With the pictures left out, return exactly the lines from the one containing "img 6661 20251118114149 20251118121613" through the end of the listing below.

Material provided
--*--
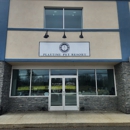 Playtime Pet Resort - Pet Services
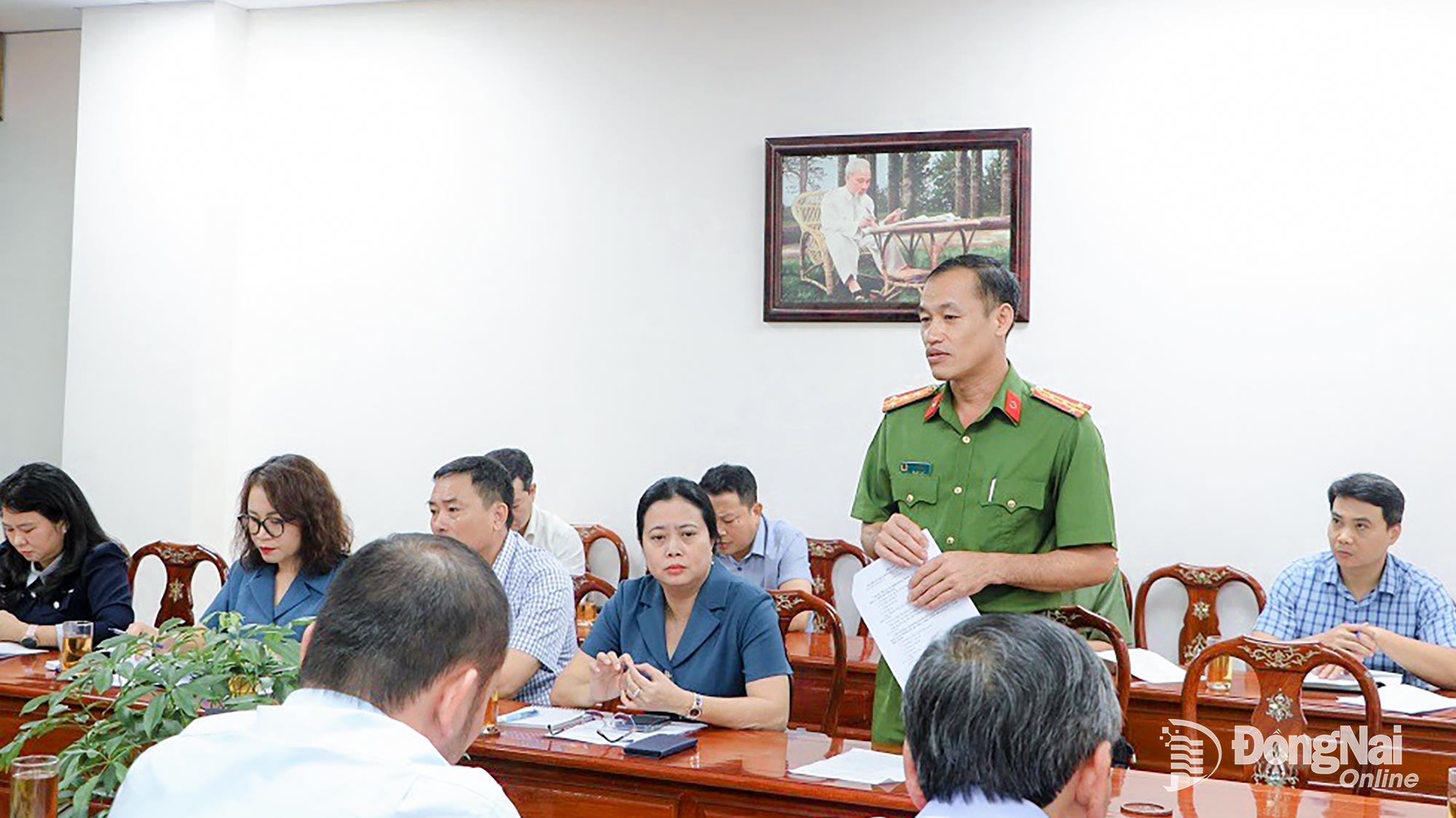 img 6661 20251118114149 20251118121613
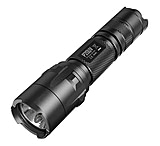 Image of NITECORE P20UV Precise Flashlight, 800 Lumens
--*--
Expected answer
 img 6661 20251118114149 20251118121613
 Image of NITECORE P20UV Precise Flashlight, 800 Lumens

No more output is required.